=== What to work on ===
Can you edit the data starting at the line containing "How much separates [209,234] and [80,184]?" and ending at the end of the data, replacing "separates" with "lies between" and leaving everything else unchanged?

■ ■ ■ ■

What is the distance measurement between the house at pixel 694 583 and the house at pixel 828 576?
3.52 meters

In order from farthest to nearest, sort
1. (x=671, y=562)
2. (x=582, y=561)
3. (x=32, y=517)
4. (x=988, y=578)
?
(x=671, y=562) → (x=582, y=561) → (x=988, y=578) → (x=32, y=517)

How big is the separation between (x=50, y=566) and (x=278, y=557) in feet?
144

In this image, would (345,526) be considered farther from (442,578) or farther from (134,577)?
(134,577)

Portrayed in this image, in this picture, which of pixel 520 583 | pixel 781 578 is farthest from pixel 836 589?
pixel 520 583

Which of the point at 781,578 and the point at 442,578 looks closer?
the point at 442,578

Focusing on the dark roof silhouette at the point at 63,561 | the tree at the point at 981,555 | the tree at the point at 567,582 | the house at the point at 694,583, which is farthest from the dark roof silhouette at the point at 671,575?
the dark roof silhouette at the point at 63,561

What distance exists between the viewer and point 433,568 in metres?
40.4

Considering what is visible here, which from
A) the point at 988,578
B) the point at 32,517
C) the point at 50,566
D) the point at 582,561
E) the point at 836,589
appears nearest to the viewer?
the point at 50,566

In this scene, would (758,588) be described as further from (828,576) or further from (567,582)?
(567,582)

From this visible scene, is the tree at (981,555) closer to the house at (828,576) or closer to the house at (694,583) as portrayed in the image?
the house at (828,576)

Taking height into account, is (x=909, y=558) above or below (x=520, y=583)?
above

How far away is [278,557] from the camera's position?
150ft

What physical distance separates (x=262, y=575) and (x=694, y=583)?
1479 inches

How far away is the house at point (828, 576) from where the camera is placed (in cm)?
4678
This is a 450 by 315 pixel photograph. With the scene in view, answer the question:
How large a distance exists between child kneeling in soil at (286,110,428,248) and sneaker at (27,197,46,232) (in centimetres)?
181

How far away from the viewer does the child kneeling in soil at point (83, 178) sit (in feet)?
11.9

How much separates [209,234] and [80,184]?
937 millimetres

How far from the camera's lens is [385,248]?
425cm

■ ■ ■ ■

=== Answer to the problem ===
How much lies between [209,234] and [80,184]?
937 millimetres

How far from the camera's lens is [385,248]?
425cm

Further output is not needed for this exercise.